長崎の教会群は、全部で14の構成資産からなる。キリスト教の繁栄と弾圧を示す「日野江城跡」「原城跡」、禁教時代の継承を示す「平戸の聖地と集落」、解禁後の復帰を示す「黒島天主堂」「天草の崎津集落」などだ。
そのうち13が長崎県内で、長崎市からは「大浦天主堂と関連施設」「出津教会堂と関連施設」「大野教会堂」が選ばれている。
産業革命遺産、長崎の教会群と、2年連続で世界遺産登録が実現すれば、「原爆投下・核廃止」で世界に知られる長崎の国際的な知名度は、これまで以上に高まることになる。かつて、鎖国中の日本で唯一、貿易の窓口だった長崎は、再び国際都市「NAGASAKI」として脚光を浴びることになるかもしれない。
ハウステンボスと世界遺産で、外国人観光客の人気スポットに
世界遺産の観光波及効果は絶大だ。

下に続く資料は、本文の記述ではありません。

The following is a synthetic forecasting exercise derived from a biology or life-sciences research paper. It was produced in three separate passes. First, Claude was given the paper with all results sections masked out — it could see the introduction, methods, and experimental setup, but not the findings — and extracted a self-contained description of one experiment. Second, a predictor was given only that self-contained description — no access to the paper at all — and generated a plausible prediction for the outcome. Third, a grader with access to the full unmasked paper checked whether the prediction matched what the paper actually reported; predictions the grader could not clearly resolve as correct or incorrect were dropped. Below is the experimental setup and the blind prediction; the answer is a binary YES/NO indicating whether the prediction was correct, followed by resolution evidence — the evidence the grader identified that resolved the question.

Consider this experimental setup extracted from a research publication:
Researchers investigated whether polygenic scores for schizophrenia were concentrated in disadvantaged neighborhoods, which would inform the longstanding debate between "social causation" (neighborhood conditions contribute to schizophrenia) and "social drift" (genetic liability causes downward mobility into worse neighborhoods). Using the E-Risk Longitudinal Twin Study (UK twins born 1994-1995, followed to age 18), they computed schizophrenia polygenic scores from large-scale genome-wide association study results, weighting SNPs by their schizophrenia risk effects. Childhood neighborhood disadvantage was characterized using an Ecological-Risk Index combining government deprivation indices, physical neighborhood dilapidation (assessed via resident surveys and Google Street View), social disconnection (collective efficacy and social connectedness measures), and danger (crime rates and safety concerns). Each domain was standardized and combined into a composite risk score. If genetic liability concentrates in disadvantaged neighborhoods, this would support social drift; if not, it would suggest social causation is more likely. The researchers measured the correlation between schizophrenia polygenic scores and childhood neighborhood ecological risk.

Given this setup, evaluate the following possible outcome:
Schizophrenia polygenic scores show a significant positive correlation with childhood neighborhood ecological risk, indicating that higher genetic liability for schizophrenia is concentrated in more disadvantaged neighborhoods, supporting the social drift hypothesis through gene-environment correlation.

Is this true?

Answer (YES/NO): NO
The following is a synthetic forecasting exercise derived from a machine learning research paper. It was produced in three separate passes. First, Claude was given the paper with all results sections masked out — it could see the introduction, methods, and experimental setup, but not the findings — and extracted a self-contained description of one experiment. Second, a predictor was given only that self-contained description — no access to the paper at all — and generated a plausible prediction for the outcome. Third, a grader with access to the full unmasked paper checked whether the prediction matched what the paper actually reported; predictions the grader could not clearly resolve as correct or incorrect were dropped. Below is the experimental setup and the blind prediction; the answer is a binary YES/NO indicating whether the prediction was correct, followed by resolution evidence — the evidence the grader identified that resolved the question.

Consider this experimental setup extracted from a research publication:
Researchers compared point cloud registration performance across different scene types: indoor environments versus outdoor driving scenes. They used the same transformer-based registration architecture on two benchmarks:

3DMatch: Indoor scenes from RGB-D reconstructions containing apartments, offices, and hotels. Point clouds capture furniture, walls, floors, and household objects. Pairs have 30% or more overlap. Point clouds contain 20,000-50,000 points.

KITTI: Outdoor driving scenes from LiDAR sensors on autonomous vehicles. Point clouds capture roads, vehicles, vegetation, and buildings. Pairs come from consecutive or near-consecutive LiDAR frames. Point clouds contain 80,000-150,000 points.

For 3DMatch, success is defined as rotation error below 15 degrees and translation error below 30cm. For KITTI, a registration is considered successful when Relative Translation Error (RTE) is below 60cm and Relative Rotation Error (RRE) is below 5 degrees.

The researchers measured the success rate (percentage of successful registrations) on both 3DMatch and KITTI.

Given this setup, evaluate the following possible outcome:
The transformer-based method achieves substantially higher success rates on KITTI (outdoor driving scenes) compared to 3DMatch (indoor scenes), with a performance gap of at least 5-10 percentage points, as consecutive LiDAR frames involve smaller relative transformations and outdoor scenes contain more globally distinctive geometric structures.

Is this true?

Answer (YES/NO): NO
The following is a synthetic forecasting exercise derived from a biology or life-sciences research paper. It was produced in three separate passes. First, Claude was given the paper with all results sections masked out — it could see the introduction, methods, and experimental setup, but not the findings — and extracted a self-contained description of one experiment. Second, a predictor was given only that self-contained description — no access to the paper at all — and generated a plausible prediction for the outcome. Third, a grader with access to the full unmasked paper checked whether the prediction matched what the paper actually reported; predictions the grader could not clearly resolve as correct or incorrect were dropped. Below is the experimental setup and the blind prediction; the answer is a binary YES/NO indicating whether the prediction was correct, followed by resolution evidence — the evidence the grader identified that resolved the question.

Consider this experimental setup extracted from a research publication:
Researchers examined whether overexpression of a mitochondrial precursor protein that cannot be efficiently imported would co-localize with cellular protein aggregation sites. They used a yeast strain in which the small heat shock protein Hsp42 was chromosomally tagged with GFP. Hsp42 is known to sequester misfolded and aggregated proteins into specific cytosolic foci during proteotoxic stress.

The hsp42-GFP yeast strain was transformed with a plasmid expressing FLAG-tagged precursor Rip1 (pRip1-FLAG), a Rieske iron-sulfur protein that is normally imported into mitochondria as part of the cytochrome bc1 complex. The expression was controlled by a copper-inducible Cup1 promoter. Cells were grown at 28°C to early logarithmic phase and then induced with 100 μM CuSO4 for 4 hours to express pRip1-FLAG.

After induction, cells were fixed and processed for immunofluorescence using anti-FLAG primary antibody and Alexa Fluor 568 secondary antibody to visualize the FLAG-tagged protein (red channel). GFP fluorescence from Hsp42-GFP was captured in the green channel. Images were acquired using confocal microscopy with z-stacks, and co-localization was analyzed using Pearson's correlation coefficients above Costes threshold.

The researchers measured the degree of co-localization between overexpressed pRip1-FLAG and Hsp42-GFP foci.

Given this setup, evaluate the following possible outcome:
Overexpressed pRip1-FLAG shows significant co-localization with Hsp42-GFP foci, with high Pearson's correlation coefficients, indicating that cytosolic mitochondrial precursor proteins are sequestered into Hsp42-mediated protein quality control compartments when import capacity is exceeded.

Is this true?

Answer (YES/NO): YES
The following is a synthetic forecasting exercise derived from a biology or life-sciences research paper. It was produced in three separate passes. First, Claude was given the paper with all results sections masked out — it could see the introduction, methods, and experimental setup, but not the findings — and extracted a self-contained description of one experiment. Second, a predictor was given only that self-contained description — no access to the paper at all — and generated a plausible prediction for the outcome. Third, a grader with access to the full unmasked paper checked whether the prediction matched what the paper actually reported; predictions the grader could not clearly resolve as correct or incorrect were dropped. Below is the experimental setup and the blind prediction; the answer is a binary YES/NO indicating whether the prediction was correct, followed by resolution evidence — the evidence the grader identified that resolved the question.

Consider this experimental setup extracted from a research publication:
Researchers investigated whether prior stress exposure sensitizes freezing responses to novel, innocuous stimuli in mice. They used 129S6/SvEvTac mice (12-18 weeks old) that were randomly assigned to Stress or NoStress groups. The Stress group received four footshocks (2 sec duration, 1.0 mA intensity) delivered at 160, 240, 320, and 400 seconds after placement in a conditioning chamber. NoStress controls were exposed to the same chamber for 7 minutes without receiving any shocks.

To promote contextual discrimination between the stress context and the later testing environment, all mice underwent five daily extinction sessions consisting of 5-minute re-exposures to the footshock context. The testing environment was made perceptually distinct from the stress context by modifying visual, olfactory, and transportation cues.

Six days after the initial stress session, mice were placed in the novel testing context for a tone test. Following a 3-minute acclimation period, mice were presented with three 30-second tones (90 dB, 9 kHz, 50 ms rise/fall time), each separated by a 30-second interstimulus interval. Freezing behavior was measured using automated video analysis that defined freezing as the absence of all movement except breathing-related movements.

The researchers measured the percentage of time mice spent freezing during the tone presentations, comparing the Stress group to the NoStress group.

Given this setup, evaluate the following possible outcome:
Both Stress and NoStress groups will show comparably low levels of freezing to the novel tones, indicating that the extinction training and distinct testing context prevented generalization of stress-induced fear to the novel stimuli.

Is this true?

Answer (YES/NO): NO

14年6月に世界文化遺産に登録された群馬県の富岡製糸場の場合、14年11月の観光客数は17万7071人で、前年同月の3.5倍以上となった。13年度は年間31万4000人だったが、14年度は9月までの半年間で70万人に達している。
長崎はどうなるだろうか。県の観光統計によると、14年の観光客ののべ人数は3130万2822人で、対前年比5.5%増となり、10年ぶりに3000万人の大台に乗った。

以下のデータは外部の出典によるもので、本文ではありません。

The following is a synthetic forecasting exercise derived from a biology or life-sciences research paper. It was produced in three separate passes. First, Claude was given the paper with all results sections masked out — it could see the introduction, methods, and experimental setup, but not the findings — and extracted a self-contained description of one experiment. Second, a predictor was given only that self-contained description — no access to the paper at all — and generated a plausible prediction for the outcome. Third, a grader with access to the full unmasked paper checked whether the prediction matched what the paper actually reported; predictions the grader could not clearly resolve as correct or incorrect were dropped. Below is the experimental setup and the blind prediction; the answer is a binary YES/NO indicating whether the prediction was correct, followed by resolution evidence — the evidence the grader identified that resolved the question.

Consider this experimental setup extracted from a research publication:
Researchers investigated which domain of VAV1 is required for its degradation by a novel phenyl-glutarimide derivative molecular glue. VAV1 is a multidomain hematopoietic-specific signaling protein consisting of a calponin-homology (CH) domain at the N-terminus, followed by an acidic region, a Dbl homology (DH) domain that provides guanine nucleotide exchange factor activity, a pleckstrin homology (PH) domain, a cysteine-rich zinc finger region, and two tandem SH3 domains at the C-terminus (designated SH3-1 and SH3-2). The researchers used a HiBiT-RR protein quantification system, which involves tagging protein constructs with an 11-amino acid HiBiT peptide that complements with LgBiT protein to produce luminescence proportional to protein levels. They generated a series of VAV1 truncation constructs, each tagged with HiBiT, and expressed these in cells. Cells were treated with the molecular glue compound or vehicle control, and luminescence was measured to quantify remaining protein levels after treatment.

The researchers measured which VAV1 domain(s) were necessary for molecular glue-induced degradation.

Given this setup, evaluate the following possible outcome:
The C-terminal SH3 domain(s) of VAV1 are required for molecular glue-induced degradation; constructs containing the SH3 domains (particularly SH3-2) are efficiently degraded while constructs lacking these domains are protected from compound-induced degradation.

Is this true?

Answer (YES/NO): YES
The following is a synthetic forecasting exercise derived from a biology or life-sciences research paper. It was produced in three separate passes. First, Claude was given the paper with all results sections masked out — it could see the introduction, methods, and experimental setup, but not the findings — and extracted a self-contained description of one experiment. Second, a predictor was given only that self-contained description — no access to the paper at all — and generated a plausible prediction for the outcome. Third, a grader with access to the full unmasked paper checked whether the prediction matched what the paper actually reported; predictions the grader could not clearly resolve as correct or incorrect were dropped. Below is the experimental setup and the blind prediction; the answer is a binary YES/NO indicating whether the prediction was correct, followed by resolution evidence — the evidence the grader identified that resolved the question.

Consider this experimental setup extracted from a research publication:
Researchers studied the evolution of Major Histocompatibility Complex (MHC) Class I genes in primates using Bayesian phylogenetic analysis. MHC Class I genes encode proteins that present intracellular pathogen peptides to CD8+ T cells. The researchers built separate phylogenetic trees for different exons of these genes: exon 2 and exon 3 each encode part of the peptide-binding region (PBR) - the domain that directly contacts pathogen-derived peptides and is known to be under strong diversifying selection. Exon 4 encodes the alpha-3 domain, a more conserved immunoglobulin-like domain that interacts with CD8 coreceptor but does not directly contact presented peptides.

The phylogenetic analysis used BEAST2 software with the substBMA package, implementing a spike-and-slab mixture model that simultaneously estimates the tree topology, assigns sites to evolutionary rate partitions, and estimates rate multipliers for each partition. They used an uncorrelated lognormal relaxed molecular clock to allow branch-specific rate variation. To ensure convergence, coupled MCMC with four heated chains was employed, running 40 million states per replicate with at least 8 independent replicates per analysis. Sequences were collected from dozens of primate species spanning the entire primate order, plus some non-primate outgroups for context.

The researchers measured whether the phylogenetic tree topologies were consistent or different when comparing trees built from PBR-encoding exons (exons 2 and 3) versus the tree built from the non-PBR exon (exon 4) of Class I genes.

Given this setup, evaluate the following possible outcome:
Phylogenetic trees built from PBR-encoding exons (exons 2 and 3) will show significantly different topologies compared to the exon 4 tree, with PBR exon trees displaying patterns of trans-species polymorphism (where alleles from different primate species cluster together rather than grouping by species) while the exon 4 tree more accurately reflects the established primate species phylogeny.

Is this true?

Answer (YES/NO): NO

ハウステンボスへの来客の大幅増、長崎市の夜景が12年に「世界新三大夜景」に選出されたことなどが要因だ。のべ外国人観光客数は、12年の78万人に対し13年は91万人と、13万人増加している。地域別では、韓国、台湾、アメリカ、中国、香港の順で、香港は対前年比1.6倍と大幅にアップした。とはいえ、外国人観光客の占める割合は、全体の3%にも満たない。
「逆にいえば、まだまだ掘り起こしの余地があるということです。世界遺産登録を機会に『世界のNAGASAKI』をうまくアピールしていけば、アジアを中心として爆発的な人気を集める可能性があります。和華蘭(日本・中国・オランダ)が融合した独特の異国文化を持つ長崎には、グルメ、自然、歴史遺産など豊富な観光資源があります。長崎市内の坂本龍馬関連施設やグラバー園、中華街、ハウステンボス、雲仙と小浜の両温泉、島原の城や城跡、平戸の新鮮な魚介類など、外国人受けしそうなものばかりです。そこに世界遺産ブランドが加われば、鬼に金棒です」(同)

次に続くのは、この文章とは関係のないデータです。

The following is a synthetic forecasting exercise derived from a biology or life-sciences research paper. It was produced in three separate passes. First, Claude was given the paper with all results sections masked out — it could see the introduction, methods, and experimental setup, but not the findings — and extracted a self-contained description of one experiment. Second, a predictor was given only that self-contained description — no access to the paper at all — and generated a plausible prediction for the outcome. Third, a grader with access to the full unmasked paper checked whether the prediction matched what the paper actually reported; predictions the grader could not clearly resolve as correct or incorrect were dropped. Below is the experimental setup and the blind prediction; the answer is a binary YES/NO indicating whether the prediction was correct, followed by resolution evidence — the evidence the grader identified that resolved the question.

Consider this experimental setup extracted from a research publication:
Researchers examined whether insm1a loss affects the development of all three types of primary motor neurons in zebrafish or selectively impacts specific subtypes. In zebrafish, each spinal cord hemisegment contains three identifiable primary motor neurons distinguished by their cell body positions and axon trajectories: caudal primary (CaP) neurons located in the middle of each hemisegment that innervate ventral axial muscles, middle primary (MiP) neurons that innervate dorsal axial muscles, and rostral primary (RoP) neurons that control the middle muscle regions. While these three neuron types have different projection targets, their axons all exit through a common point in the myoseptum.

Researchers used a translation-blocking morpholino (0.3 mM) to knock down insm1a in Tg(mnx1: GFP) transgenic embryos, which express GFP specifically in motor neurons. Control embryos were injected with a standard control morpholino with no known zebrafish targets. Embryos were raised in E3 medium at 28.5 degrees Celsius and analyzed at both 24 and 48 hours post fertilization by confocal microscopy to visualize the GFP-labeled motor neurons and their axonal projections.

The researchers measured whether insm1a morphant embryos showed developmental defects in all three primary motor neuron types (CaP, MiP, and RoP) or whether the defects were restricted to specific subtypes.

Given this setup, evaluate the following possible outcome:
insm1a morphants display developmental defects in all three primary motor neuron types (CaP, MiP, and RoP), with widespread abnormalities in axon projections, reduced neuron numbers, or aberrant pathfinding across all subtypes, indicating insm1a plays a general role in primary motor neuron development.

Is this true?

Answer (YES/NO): NO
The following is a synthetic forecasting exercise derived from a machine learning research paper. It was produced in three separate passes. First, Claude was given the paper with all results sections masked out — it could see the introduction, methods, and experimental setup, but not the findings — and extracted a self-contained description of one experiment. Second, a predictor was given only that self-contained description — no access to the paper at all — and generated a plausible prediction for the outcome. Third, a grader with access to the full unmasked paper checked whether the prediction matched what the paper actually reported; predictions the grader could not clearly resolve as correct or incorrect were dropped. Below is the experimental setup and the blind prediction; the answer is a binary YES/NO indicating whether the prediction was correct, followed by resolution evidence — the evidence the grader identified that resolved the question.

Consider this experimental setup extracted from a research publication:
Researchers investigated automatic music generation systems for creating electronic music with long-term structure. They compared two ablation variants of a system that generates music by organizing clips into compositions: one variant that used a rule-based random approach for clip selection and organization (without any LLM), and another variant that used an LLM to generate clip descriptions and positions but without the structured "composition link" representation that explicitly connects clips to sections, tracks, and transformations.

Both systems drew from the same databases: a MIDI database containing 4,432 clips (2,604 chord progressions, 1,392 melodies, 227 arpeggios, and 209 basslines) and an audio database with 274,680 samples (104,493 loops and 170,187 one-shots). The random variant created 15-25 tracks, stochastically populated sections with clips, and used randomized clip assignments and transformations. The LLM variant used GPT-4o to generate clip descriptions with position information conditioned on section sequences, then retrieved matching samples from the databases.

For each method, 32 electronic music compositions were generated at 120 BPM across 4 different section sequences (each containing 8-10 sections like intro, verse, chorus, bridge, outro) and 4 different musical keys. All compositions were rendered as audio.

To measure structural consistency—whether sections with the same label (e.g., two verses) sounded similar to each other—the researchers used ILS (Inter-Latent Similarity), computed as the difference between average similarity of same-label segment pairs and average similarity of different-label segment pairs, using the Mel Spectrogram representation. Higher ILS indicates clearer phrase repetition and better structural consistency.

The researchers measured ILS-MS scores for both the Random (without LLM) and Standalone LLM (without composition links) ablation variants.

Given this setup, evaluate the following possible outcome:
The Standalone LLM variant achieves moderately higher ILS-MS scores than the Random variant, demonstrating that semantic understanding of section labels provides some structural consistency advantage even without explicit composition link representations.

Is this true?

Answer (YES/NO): NO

今年5月に開港40周年を迎えた長崎空港は、台湾、香港、ハルピンなど国際チャーター便の誘致に積極的で、14年度の乗降客数は15年ぶりに300万人を突破した。22年には、九州新幹線の西九州ルート(博多~長崎間)が開通する予定だ。NAGASAKIは、そういった追い風を生かすことができるのだろうか。